-- Kutipan Tersedia --
Lihat ke Halaman Asli

Supartono JW

Pengamat dan Praktisi

Maaf Bapak Presiden, Kapan Influencer atau Buzzer Provokator Ditindak?

Diperbarui: 8 Juni 2022   08:40

Kompasiana adalah platform blog. Konten ini menjadi tanggung jawab bloger dan tidak mewakili pandangan redaksi Kompas.

Sumber: Kompas.com


Sejak Litbang Kompas menerbitkan hasil survenya tentang vitalnya menindak tegas influencer atau buzzer porvokatif yang memperkeruh situasi untuk mencegah polarisasi yang meruncing sejak Pilpres 2019 di Harian Kompas, Senin (6/5/2022) pun dikutip oleh berbagai media massa lainnya, ternyata hingga detik ini, pemerintah nampaknya tetap tidak bergeming.

Sebelumnya, sebagai rakyat jelata, saya sudah berkali-kali menulis agar pemerintah menindak tegas para influencer atau buzzer porvokatif ini yang hidupnya hanya membuat keruh suasana, membuat perpecahan, nyinyir nantangin siapa saja yang tidak segerbong.

-- Telusuri Materi --
• 1. Tentukan apakah setiap pernyataan berikut sesuai dengan artikel tentang buzzer provokator, lalu kutip kata-kata artikel yang menjadi dasarnya. (a) Hasil survei Litbang Kompas dimuat di Harian Kompas edisi Senin (6/5/2022). (b) Menurut penulis, pemerintah sudah menindak tegas para buzzer setelah survei itu terbit. (c) Penulis menyatakan bahwa ini pertama kalinya ia menulis tentang penindakan buzzer.
• 2. Tulis lanjutan artikel tentang buzzer provokator, dimulai setelah kalimat terakhir yang ditampilkan.

-- Data Tercatat --

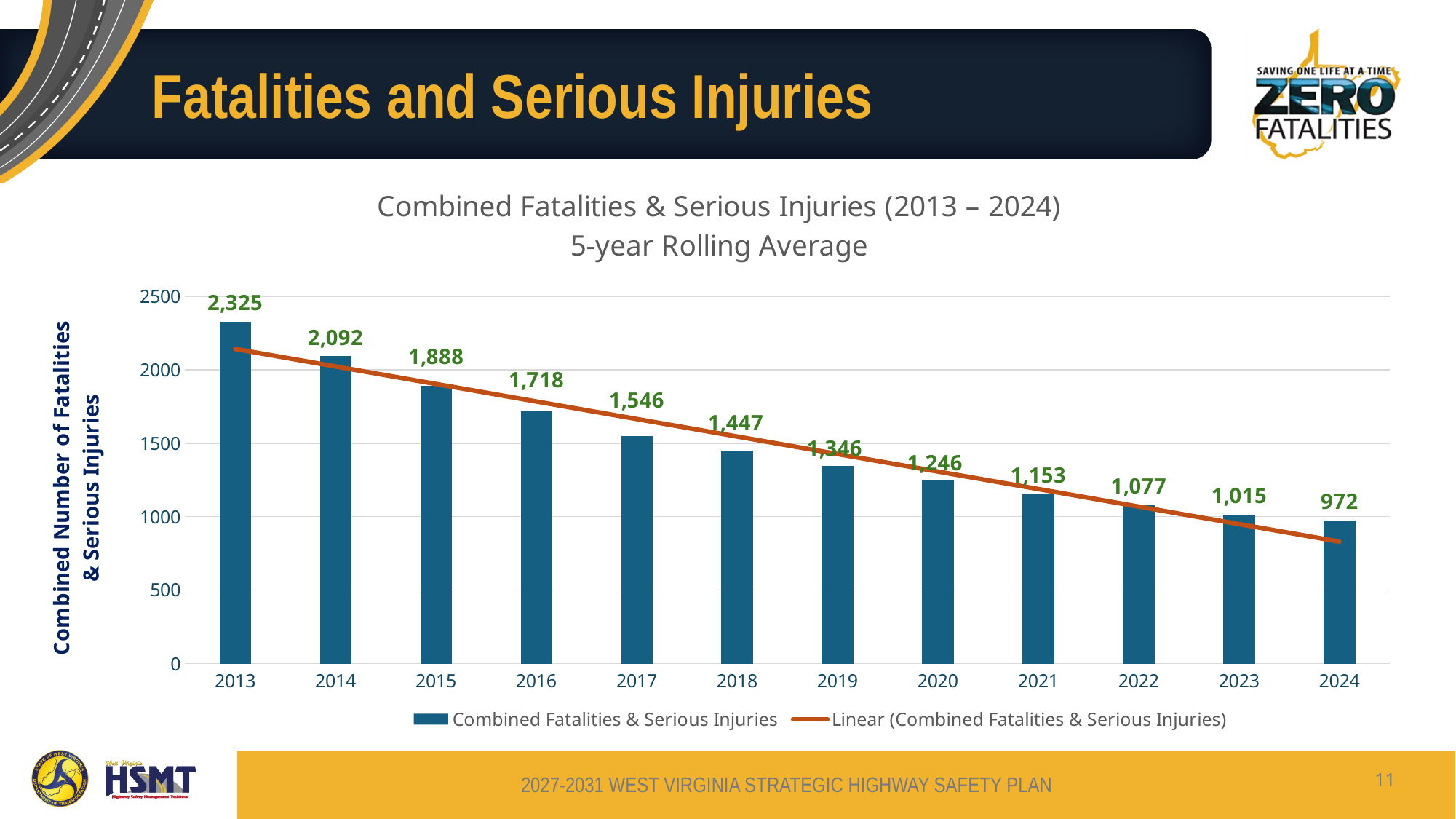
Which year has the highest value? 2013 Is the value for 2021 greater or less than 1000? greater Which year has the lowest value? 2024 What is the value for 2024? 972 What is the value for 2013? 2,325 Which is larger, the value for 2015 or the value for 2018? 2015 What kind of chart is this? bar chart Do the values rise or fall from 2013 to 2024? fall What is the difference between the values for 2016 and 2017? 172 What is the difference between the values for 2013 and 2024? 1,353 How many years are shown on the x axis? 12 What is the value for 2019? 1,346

-- Hasil Latihan --
• 1.
(a) Ya: "di Harian Kompas, Senin (6/5/2022)".
(b) Tidak: "ternyata hingga detik ini, pemerintah nampaknya tetap tidak bergeming".
(c) Tidak: "saya sudah berkali-kali menulis agar pemerintah menindak tegas para influencer atau buzzer porvokatif ini".

• 2.
Di berbagai media massa dan media sosial, berbagai pihak dan masyarakat juga sangat gerah atas kehadiran dan keberadaan para influencer atau buzzer porvokatif ini, sampai pada akhirnya ada kejadian nyata,  salah satu sosok  yang selama ini dianggap influencer atau buzzer porvokatif digebuki massa yang sudah menunggu kemunculannya.

Tetapi pemerintah dengan petugasnya malah seolah melindungi para influencer atau buzzer porvokatif ini, padahal tindakan dan perbuatannya jelas-jelas telah melanggar Sila-Sila dalam Pancasila.

Sementara, pemerintah dan putugasnya, sangat mudah menangkapi dan memenjarakan pihak-pihak dan rakyat jelata yang dianggap membahayakan NKRI.

Kini, Litbang Kompas pun akhirnya melakukan survei atas keberadaan influencer atau buzzer porvokatif. Hasil survenya dapat ditebak. Tentu sesuai dengan apa yang selama ini diresahkan oleh rakyat.

Setelah survei Litbang Kompas, rakyat menunggu, apa yang akan dilakukan oleh pemerintah terhadap para influencer atau buzzer porvokatif karena dataya menunjukkan hasil pentingnya menindak tegas influencer atau buzzer porvokatif yang memperkeruh situasi untuk mencegah polarisasi yang meruncing sejak Pilpres 2019.

Luar biasa, ada sebanyak 87,8 persen responden yang terlibat dalam survei menyatakan hal tersebut.

"Tentu pemerintah memiliki instrumen untuk memilah mana yang provokatif mana yang tidak sehingga bisa memberi iklim yang kondusif bagi demokrasi," tulis peneliti Litbang Kompas Gianie, seperti dikutip dari Harian Kompas, Senin (6/6/2022).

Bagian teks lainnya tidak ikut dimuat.